_Consigne 1_: D'après le billet sur les soirs de fête, quelle chanteuse a finalement interprété le Poème de l'amour et de la mer de Chausson au concert des 40 ans de l'Orchestre français des jeunes ?
_Consigne 2_: Prolongez le billet sur les soirs de fête à partir de sa dernière phrase.

Soirs de fête

Week-end chargé et heureux, placé sous le signe de la fête.

42nd Street

C’était le spectacle qui avait marqué la fin – triomphale – de l’ère Choplin en novembre 2016 au théâtre du Châtelet : la comédie musicale 42nd Street.

La même production est reprise pendant ces fêtes sur la même scène. Je l’ai revue jeudi dernier et j’en ai écrit tout le bien que j’en pense sur Forumopera : Plein la vue sur Broadway.

Un spectacle indispensable et irrésistible !

Sombre Starmania

On avait beaucoup parlé dans les médias de la reprise de Starmania, l »opéra-rock » de Michel Berger et Luc Plamondon, dans la nouvelle mise en scène de Thomas Jolly. On est donc retourné à la Seine Musicale là où, une semaine plus tôt, on avait assisté à un concert plutôt décevant (lire Du magique au banal), mais cette fois dans la « Grande Seine », voir ce Starmania 2022. En attendais-je trop ? Sans doute.

D’abord – signe que j’ai vieilli ! – je ne supporte plus l’outrance des décibels, comme si les publics modernes n’étaient. composés que de sourds, ensuite – et c’est ce qui m’a heurté, déçu, la violence, la noirceur extrêmes des premiers tableaux : dans la séquence « Quand on arrive en ville » on voit des hordes armées de Kalachnikov littéralement massacrer ceux qui se trouvent sur leur passage. Je me demande ce que les enfants présents dans la salle ont pu garder comme impression de ces images atroces. Et puis l’ordre des séquences a été chamboulé par rapport aux premières versions de Starmania, et à part le très émouvant Alex Montembault qui joue le rôle de Marie-Jeanne et chante « Ziggy » je n’ai pas vraiment accroché aux autres interprètes. Il ne faut jamais avoir trop de souvenirs (Fabienne Thibeault, Maurane…)

Encore jeunes à 40 ans

Dimanche c’était, dans la grande salle Pierre Boulez de la Philharmonie de Paris, le concert anniversaire des 40 ans de l’Orchestre français des jeunes. Je n’avais pas entendu cette formation, par définition changeante (puisque les membres en sont recrutés/renouvelés chaque année) depuis six ans et un concert mémorable (lire Les jeunes Français sont musiciens).

On était en terrain de connaissance question chef, puisque c’est le cher Michael Schønwandt qui a repris la direction musicale de l’OFJ l’an dernier. On s’attendait à entendre Adèle Charvet annoncée dans le Poème de l’amour et de la mer de Chausson, et ce fut finalement Marie-Laure Garnier qui la remplaça au pied levé… et avec panache !

Pour le reste, lire mon compte-rendu ici : Un fringant OFJ fête ses 40 ans à la Philharmonie de Paris (Bachtrack.com)

La relève

Quinzaine plombante, les disparitions de deux géants Bernard Haitink et Nelson Freire n’ont pas fini de nous remuer.

_Liste des données_:
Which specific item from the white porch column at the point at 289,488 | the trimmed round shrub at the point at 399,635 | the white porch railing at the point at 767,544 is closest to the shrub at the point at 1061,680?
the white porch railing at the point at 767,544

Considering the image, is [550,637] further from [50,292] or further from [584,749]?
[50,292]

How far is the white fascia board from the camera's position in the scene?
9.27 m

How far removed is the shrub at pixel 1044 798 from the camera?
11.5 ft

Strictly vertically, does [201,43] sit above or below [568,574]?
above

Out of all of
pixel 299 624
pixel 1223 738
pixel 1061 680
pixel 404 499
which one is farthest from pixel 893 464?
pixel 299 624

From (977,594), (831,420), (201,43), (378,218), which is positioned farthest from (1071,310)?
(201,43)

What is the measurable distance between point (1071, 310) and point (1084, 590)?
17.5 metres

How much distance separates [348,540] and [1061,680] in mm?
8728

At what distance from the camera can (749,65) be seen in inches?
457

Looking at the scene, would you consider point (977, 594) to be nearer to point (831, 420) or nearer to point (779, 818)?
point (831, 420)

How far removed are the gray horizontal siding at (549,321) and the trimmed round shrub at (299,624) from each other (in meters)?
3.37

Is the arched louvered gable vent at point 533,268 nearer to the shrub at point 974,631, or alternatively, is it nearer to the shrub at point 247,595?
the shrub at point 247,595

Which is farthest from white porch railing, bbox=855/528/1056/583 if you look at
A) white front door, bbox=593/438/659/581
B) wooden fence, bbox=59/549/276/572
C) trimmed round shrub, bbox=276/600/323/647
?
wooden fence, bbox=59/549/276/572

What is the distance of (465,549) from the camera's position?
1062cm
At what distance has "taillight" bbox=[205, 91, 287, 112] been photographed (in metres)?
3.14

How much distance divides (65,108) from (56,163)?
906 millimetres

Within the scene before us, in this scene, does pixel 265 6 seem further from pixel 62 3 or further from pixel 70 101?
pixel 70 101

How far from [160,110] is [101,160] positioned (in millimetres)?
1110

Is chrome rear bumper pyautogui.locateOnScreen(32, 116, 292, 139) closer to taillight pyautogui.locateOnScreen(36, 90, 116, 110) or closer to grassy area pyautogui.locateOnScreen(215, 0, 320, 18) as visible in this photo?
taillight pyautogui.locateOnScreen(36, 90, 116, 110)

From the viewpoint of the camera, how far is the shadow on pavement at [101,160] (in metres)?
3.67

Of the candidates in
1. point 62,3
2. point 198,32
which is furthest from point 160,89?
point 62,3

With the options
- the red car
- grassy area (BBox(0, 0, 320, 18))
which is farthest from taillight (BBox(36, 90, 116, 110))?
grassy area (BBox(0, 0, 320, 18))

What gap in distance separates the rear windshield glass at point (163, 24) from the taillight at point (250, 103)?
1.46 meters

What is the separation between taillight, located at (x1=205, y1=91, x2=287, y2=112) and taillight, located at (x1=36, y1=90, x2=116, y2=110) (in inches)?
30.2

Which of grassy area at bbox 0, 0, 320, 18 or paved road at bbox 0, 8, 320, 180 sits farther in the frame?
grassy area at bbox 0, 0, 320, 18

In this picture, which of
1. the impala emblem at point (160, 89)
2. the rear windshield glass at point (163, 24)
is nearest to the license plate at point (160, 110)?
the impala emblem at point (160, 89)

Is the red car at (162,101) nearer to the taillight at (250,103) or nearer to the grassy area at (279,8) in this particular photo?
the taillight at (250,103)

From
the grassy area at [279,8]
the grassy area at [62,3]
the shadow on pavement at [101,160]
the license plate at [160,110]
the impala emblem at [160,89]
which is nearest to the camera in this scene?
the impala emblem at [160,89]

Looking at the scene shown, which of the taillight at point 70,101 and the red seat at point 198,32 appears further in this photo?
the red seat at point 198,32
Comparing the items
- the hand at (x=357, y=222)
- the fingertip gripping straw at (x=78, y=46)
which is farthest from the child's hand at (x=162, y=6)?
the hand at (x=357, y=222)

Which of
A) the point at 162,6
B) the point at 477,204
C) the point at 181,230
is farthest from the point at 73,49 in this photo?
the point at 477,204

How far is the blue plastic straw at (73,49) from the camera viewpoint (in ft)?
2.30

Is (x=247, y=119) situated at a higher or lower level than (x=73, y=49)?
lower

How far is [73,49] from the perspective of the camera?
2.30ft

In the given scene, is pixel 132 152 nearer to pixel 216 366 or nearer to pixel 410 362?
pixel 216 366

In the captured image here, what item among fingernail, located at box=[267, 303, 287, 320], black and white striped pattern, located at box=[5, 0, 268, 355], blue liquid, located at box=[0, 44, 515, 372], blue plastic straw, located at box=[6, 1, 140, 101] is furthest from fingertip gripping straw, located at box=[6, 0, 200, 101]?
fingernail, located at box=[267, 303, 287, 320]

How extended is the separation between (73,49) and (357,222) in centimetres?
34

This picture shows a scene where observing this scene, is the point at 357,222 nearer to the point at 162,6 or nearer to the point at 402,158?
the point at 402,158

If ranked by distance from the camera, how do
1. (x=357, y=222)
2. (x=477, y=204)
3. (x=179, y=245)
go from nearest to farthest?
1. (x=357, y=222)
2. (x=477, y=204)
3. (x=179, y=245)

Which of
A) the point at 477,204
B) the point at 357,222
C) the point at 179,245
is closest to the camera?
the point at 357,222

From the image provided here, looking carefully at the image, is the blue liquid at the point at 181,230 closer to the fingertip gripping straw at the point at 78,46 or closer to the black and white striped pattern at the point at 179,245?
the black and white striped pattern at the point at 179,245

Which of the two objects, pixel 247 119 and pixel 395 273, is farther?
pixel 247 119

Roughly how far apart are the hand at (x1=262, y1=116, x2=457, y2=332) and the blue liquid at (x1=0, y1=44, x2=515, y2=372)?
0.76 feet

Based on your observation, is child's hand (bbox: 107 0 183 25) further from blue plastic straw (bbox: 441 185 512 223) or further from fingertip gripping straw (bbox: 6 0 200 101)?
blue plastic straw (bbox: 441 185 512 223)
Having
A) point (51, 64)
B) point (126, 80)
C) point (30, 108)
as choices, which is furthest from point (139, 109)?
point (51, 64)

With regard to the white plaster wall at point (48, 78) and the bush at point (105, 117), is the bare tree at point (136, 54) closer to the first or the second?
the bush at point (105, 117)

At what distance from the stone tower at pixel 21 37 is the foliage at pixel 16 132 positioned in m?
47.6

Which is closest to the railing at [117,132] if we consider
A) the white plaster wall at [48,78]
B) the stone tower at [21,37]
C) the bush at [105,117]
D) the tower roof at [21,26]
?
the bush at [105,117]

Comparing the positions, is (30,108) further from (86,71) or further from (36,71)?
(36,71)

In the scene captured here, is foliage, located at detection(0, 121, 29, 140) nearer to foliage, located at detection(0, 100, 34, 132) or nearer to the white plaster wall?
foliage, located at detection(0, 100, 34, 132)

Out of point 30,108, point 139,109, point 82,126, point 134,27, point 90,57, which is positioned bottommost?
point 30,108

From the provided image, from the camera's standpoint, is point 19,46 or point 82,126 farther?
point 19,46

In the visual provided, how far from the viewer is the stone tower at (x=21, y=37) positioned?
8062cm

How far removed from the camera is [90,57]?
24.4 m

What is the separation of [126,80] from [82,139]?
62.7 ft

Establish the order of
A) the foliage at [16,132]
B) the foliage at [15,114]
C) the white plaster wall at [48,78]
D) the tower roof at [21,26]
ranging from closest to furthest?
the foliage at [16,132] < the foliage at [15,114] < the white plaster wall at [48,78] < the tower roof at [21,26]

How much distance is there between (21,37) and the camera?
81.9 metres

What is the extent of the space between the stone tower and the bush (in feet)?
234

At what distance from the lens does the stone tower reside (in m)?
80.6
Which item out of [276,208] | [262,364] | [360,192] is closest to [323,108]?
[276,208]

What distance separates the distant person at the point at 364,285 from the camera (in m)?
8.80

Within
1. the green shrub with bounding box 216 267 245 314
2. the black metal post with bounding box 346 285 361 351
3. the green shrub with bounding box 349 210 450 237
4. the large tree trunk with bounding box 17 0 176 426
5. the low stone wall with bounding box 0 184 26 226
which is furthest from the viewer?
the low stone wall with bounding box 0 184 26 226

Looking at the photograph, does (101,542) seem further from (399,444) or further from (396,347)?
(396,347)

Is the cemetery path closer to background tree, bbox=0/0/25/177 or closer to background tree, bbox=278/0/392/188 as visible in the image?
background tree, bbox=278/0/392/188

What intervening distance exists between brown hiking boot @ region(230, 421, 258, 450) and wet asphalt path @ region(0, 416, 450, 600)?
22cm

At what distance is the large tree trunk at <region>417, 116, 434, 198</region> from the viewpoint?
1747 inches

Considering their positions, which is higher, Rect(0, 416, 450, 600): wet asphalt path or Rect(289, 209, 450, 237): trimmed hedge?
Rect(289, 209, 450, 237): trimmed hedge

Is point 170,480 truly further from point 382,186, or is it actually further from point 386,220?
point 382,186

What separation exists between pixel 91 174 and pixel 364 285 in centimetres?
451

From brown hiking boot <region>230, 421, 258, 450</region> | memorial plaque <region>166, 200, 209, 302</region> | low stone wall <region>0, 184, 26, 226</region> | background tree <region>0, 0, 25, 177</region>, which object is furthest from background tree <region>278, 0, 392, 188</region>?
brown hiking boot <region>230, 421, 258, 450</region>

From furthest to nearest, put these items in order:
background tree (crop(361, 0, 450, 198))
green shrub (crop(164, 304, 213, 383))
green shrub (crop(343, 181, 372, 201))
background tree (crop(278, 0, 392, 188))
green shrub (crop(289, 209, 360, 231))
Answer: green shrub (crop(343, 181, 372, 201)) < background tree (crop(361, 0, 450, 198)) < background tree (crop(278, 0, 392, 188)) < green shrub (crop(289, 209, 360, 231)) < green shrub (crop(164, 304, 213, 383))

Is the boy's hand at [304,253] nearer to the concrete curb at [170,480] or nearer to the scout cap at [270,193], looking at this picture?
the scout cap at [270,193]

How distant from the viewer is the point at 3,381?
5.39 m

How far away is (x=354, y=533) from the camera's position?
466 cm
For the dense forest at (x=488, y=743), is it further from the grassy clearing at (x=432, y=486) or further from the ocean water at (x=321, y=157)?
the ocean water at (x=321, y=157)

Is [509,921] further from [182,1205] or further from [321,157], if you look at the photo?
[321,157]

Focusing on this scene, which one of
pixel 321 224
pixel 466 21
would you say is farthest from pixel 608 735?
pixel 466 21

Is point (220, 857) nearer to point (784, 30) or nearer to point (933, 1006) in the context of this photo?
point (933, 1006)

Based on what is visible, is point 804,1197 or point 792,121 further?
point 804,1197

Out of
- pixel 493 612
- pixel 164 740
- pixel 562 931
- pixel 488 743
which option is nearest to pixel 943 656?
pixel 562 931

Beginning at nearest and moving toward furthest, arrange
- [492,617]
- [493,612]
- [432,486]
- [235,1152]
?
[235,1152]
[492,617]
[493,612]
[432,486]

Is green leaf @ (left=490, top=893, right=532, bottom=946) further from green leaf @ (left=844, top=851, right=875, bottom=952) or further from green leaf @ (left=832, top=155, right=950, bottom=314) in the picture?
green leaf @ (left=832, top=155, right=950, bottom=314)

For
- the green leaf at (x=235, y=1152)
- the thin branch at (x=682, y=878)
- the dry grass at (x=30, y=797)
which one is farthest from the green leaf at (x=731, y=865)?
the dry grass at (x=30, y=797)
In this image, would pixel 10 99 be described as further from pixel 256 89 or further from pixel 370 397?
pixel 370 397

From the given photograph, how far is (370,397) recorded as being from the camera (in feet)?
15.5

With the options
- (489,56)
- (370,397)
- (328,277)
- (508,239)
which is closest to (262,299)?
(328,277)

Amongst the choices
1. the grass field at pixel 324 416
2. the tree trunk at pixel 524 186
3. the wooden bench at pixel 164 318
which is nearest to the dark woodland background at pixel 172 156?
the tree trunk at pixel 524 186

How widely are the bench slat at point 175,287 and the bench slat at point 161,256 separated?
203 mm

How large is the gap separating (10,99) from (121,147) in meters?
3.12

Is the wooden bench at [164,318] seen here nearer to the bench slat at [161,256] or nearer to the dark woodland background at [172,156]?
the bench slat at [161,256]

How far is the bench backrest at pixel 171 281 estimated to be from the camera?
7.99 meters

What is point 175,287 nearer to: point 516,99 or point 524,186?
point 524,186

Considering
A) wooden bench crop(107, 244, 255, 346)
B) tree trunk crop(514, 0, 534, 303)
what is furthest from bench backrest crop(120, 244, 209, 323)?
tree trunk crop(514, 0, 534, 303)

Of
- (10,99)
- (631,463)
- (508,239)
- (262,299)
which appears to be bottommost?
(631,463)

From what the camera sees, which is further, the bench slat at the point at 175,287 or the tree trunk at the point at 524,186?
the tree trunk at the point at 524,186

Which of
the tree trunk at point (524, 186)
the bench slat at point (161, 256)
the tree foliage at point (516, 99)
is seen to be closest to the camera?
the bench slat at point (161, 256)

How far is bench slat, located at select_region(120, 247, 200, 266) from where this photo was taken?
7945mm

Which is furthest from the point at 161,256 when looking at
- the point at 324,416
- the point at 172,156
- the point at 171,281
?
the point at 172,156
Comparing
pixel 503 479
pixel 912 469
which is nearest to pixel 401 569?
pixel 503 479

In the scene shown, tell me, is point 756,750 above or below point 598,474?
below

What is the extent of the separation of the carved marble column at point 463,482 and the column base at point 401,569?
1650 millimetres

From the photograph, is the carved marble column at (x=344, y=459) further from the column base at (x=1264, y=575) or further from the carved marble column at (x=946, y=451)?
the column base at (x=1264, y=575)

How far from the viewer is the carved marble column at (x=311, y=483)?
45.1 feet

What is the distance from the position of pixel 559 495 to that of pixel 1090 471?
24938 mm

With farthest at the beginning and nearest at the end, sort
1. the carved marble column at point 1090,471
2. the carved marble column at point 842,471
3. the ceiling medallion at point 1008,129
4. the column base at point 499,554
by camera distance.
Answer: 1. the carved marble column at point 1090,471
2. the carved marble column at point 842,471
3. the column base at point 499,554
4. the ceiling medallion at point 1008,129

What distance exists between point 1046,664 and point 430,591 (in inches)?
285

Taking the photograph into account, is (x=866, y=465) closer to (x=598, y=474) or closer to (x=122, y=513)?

_Réponse 1_: Marie-Laure Garnier, qui a remplacé au pied levé Adèle Charvet.

_Réponse 2_:
Pour en sortir, j’ai repéré dans ma DVD-thèque deux visions extrêmement réjouissantes de la relève des générations montantes de musiciens. Des DVD regardés distraitement naguère, qui sont le meilleur remède à la mélancolie ambiante.

Les jeunes Vénézuéliens à Salzbourg

D’abord ce concert de 2013 au festival de Salzbourg, avec l’orchestre et les choeurs des jeunes Vénézuéliens du Sistema.

Je veux d’abord penser à ce pays magnifique, le Vénézuéla, qui nous a donné tant de musiciens de premier plan, plongé depuis des années dans un chaos politique et économique effrayant (lire Le malheur du Venezuela).

Je n’ai pas pu décrocher une seconde de ce fabuleux moment. Toutes les références qu’on peut avoir par exemple de la Première symphonie de Mahler tombent devant l’extraordinaire engagement de ces fiers musiciens.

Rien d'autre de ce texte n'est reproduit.